Si, certo, da qualche anno abbiamo iniziato ad innervosirci; la percezione che i nostri coetanei avessero dimenticato “com’era prima”, ci rattristava. Soprattutto quando tra gli smemorati riconoscevi quelli che avevano vissuto quella lunga e appassionata stagione. Le 150 ore per i lavoratori studenti, le opportunità offerte ai figli dei nostri emigranti affinché anche loro potessero partecipare al torneo dell’esistenza come giocatori effettivi, e non come raccattapalle; chi conservava la memoria di tutto questo?

Oggi i nostri ragazzi sono lì, in prima fila. A migliaia manifestano la loro esistenza nel modo più democratico possibile: lamanifestazione_scuola.jpg piazza. Scrivono al Presidente della Repubblica affinché difenda il principio stesso della scuola pubblica, fanno lezione nelle strade. Non indossano la kefiah, non ci sono bandiere rosse o foto del Che, simboli di un’illusione ormai archiviata. Ma non importa, anche se griffati sono lì, esistono. E non sono i soliti centri sociali, come la destra primitiva di questo paese sostiene. La maggioranza dei ragazzi per la prima volta assapora l’entusiasmo per la costruzione del proprio futuro, la condivisione di valori, l’uscita dalla solitudine. Che sollievo! Loro difendono e miglioreranno quello che noi abbiamo messo insieme.

E’ notizia di oggi, l’Italia è al top della classifica dei paesi con maggiore disuguaglianza (OCSE). Il 10% degli italiani ha in tasca il 42% della ricchezza nazionale; al 90% della popolazione non resta che spartire quello che resta (Banca d’Italia). La divisione tra poveri e ricchi è sempre più marcata, il ceto medio sta scomparendo perché risucchiato dagli inferi del disagio economico.

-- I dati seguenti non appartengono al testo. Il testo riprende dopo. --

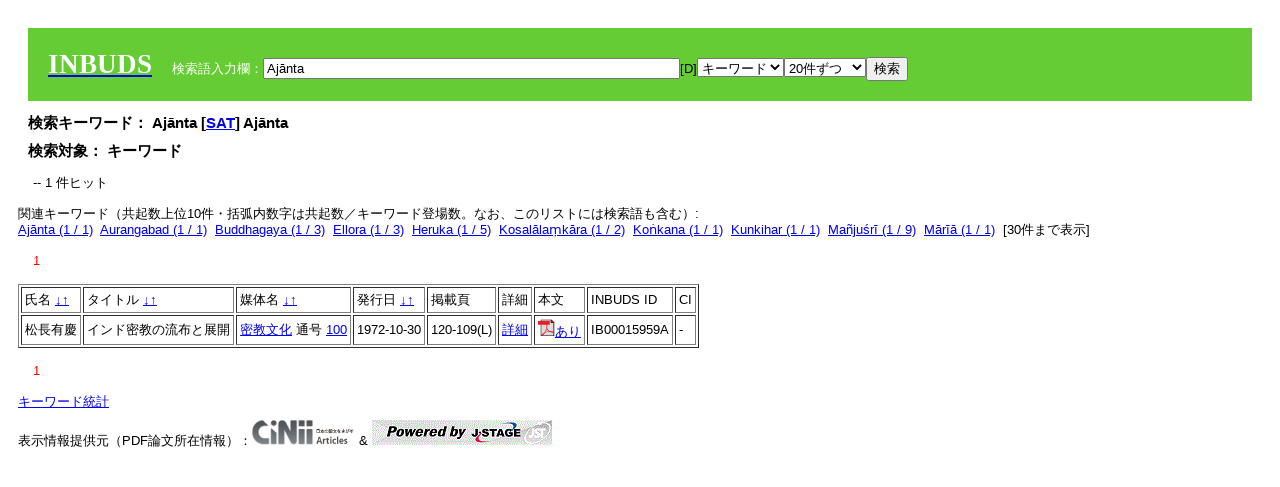

--- FILE ---
content_type: text/html; charset=UTF-8
request_url: https://tripitaka.l.u-tokyo.ac.jp/INBUDS/reqcinii.php?title=%E3%82%A4%E3%83%B3%E3%83%89%E5%AF%86%E6%95%99%E3%81%AE%E6%B5%81%E5%B8%83%E3%81%A8%E5%B1%95%E9%96%8B&author=%E6%9D%BE%E9%95%B7%E6%9C%89%E6%85%B6&mtit=0&jsid=171432
body_size: 125
content:
<a href="https://cir.nii.ac.jp/crid/1390001205347409664" target="_blank"><img src="pdf.gif" border="0">あり</a>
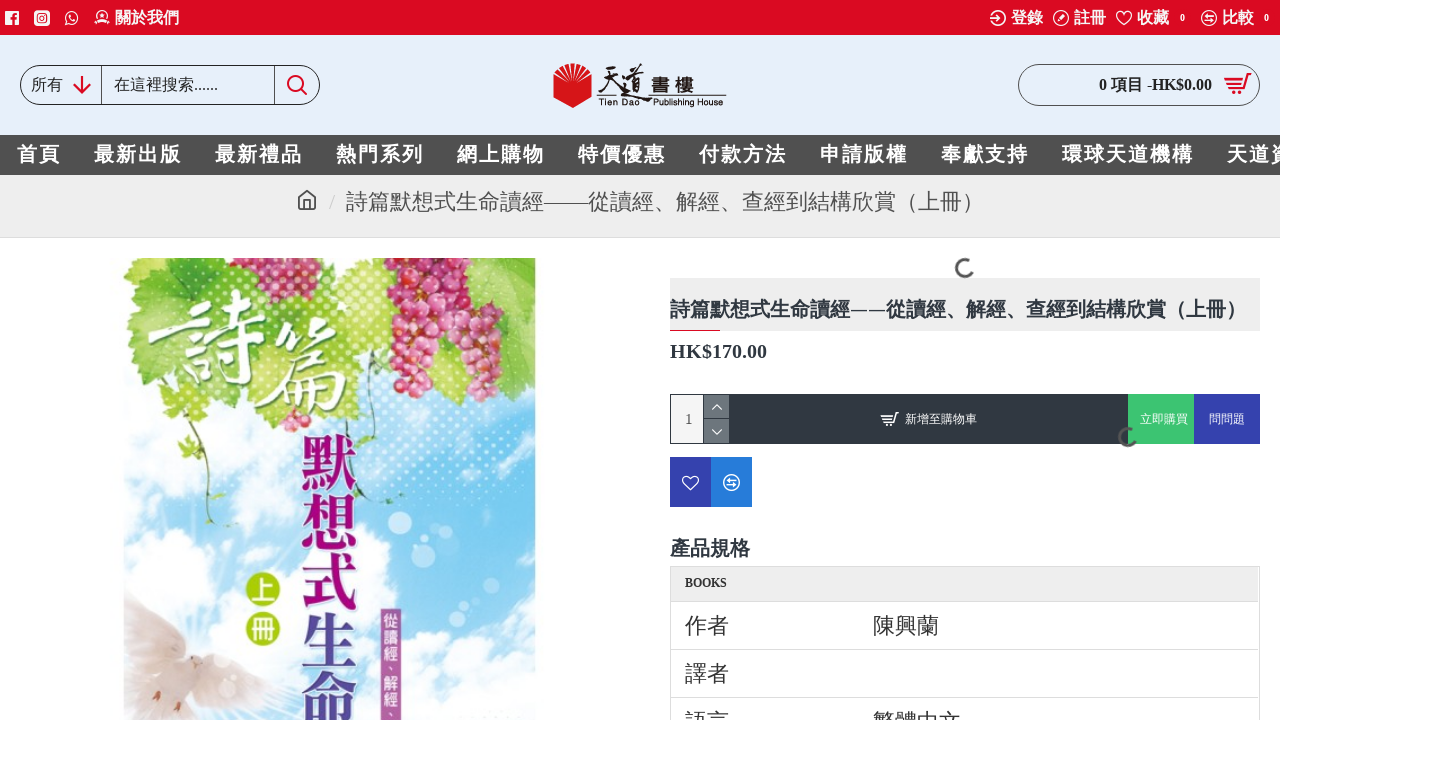

--- FILE ---
content_type: text/html; charset=utf-8
request_url: https://www.tiendao.org.hk/store/index.php?route=product/product/review&product_id=1438
body_size: 132
content:
<p>本商品並沒有任何點評。</p>
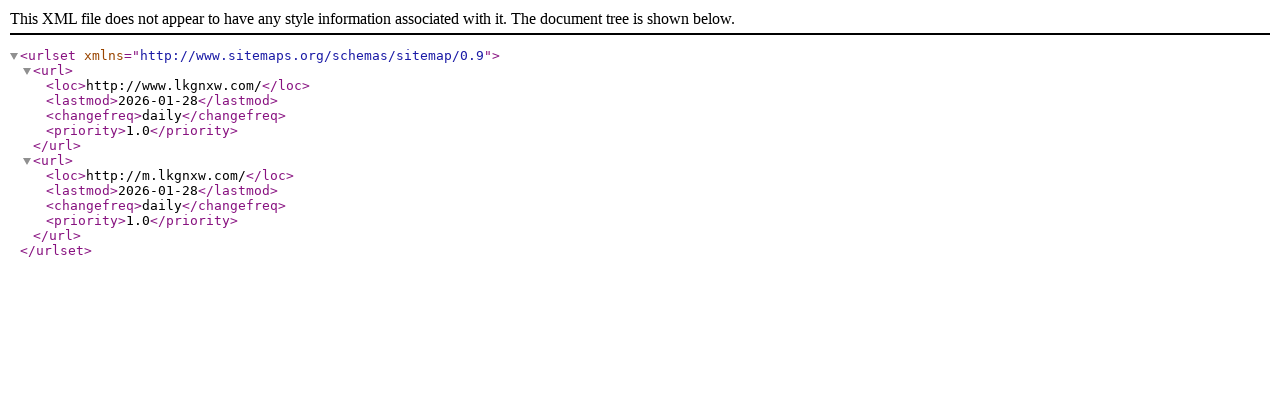

--- FILE ---
content_type: text/xml
request_url: http://m.lkgnxw.com/sitemap.xml
body_size: 467
content:
<?xml version="1.0" encoding="UTF-8"?>
<urlset xmlns="http://www.sitemaps.org/schemas/sitemap/0.9">
    <url>
        <loc>http://www.lkgnxw.com/</loc>
        <lastmod>2026-01-28</lastmod>
        <changefreq>daily</changefreq>
        <priority>1.0</priority>
    </url>
    <url>
        <loc>http://m.lkgnxw.com/</loc>
        <lastmod>2026-01-28</lastmod>
        <changefreq>daily</changefreq>
        <priority>1.0</priority>
    </url>
</urlset>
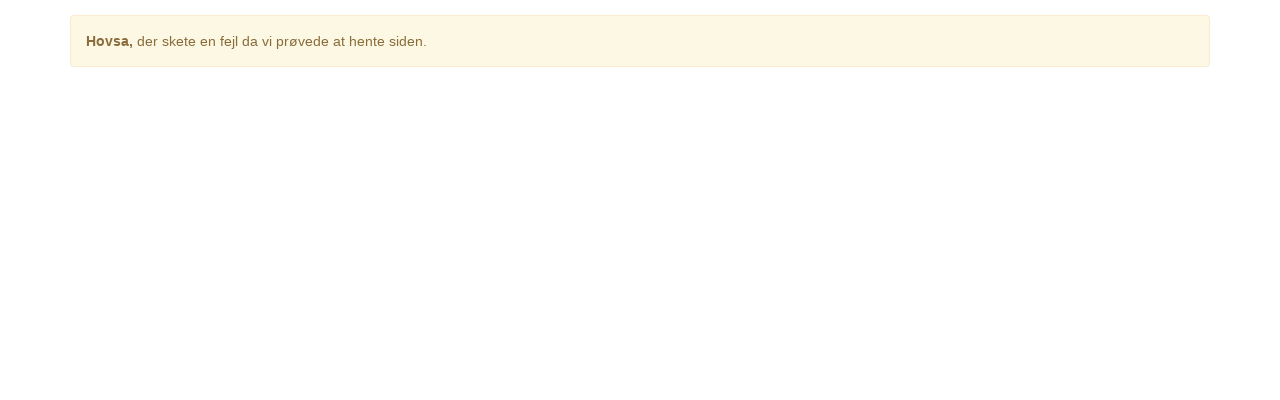

--- FILE ---
content_type: text/html; charset=utf-8
request_url: http://www.persauto.dk/profil
body_size: 392
content:
<!DOCTYPE html>
<html>
<head>
	<title></title>
	<meta http-equiv="content-type" content="text/html; charset=UTF-8">
	<link href="/css/bootstrap/bootstrap.less" rel="stylesheet" />
</head>
<body>
	<div class="form-group"></div>
	<div class="container">
		<div class="alert alert-warning">
			<b>Hovsa,</b> der skete en fejl da vi prøvede at hente siden.
		</div>
	</div>
</body>
</html>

Senza uguaglianza, in una società complessa non c’è futuro, ma conflitto. Non c’è evoluzione e civiltà in una comunità se i membri che la compongono, tutti, nessuno escluso, non migliorano la propria condizione intellettuale. Solo la scuola pubblica può assicurare un simile risultato. E’ scritto su tutti i libri di storia, quelli letti dai nostri ragazzi. Alla signora Gelmini, forse non più fresca di studi, gioverebbe un ripassino.

L’istruzione è l’ingrediente base del benessere sociale, alla scuola non si devono sottrarre risorse, semmai vanno aggiunte, sempre e comunque. Benessere diffuso e opportunità equamente distribuite, questo è lo scopo dello Stato. Integrare, istruire, sostenere chi non ce la fa’; questo è invece il compito della scuola pubblica, che non è certo quello di selezionare con i sette in condotta. Abbiamo un bisogno disperato di tutto questo, i nostri ragazzi l’hanno capito, ma chi ha in mano le redini del loro futuro sembra perseguire altri obiettivi.

Forse i nostri padri, usciti dall’esperienza del fascismo, della guerra e della Resistenza, seppur da noi stessi contestati, ci guardavano con un senso di ammirazione e compiacimento per quel nostro agire in difesa dei valori universali introdotti dalla Rivoluzione Francese. Ci piace pensarlo.

Oggi come allora, guardiamo i nostri figli difendere ciò che abbiamo di più caro: il sistema di diritti che abbiamo costruito. Spesso critichiamo e mal sopportiamo le loro scelte, ma ora li amiamo e li apprezziamo per questo impegno.

Lasciate che ci culliamo in questa fantasia, in questa similitudine di eventi e di emozioni.